Acto 4
El ruidoso ring del teléfono me despertó. Vi el reloj ubicado junto a la lámpara de pantalla de la mesa de noche, este marcaba las nueve y quince minutos de la mañana. Aun medio dormido —y después de maldecir por despertarme— levanté el auricular y respondí.
—¡Debes venir, y pronto! —dijo la voz apurada y nerviosa de Angie—. Se han metido en el despacho y creo que han robado.
Me senté en el borde de la cama.
—Llego pronto —respondí y colgué.
En minutos, me encontraba con una secretaria ya calmada, dando los pormenores a la policía.
—Todo está revuelto. Tendría que hacer un inventario para saber si falta algo —decía ella.
—Está bien, Miss, cuando tenga la lista de las cosas robadas háganos saber —replicó el oficial que tomaba notas en su libreta.
Reconocí al agente de apariencia abultada y achaparrada.
—¿Y bien, oficial Carl, qué opina? —le interrogué.
—Hola, Snow —replicó el policía sin dejar de escribir, ni apartar su atención de la libreta—. ¿Así que esta es tu oficina? Vaya, vaya parece que ni los ojos fisgones se salvan de los ladrones hoy en día.
Percibí una pizca de burla en el comentario, pero recordé entonces que es parte de su personalidad ser un mentecato.
—Seguro que es por la falta de buenos policías agarrando delincuentes en las calles.
—Eh, hablando de delincuentes en las calles, ¿sabes que Scolato volvió a ellas? —dejó de anotar en el cuadernillo y adoptó un tono serio—. ¿Cómo no lo sabrás? Es una mierda... Lo peor del caso es que uno de los nuestros lo haya dejado libre. ¿Sabes? Aquí hay gato encerrado. Y si me preguntas, Garren se vendió. Pero el muy estúpido ya recibió lo suyo. ¿Sabes que ayer encontraron su cadáver en las afueras de la ciudad? Tenía en el bolsillo cien mil dólares. Quien se lo cargó no iba por el dinero, iba por él.
—¿Hallaron alguna pista? —interrogué.
—Sí, unos cuantos casquillos y las marcas borrosas de unos neumáticos que el sesenta por ciento de la ciudad usa... Y, según tengo entendido, las balas traspasaron su cuerpo y probablemente no las encontremos en medio de esas chatarras. Bueno, la vida es así —frunció la boca—. ¿No te parece, Snow? Bueno, esto es todo. Si recuerdan algo más ya sabes qué hacer. Aunque seguro que tú mismo querrás hacer la investigación. Al parecer es el trabajo de un raterillo por la forma poco profesional como entró. —El policía cerró de golpe la libreta y la guardó en el depósito a un lado del cinturón.

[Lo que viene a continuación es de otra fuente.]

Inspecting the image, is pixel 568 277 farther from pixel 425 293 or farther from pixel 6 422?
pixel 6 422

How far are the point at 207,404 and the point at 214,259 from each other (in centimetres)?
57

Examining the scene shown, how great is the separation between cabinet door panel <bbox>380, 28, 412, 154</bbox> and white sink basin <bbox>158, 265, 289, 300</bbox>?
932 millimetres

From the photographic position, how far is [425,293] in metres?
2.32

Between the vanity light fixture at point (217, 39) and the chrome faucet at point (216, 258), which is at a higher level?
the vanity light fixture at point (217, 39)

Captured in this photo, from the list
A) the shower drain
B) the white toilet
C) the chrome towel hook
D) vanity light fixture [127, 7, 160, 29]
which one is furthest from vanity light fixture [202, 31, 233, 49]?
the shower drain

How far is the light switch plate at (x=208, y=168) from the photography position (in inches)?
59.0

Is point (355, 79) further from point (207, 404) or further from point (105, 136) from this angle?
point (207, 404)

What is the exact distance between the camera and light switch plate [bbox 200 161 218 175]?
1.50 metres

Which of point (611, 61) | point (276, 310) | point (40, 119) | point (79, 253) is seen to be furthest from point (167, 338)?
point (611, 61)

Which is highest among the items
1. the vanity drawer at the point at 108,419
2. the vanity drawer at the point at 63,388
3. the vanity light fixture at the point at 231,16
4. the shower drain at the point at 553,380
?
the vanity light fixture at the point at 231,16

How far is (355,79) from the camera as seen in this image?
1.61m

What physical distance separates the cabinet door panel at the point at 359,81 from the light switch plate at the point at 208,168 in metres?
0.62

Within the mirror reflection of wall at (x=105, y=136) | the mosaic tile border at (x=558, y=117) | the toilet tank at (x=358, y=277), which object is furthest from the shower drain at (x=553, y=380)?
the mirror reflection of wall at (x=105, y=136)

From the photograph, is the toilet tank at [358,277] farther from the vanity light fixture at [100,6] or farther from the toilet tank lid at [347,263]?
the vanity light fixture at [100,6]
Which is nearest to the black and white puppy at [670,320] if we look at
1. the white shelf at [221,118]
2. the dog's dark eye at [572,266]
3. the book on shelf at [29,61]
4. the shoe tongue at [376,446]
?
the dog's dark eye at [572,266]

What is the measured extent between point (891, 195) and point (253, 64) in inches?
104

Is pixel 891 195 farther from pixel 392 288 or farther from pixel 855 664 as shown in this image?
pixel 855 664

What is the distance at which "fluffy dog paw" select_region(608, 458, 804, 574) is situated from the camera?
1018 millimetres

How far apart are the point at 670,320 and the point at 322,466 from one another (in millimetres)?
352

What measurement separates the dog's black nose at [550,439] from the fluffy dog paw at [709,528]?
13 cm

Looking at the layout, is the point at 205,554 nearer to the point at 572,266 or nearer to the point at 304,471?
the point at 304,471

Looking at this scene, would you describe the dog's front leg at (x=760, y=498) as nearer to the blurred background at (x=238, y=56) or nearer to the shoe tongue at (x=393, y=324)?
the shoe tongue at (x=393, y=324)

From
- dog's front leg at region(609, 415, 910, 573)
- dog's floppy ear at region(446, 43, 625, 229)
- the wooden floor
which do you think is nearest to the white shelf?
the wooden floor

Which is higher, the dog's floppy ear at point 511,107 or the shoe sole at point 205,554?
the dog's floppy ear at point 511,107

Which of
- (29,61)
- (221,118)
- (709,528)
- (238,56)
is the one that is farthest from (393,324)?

—Lo vi. —El intruso había forzado las cerraduras con una barra.
Los hombres del oficial Carl cogieron sus equipos para tomar huellas dactilares y se fueron.
Recogimos el monitor de la computadora del piso, y otras cosillas tiradas como adornos y retratos. Las gavetas del archivador estaban sacadas y su contenido alborotado o dispersos por el suelo.
—Es extraño que se hayan esforzado tanto para entrar y no se llevaron nada —analizó Angie—. ¿No te parece?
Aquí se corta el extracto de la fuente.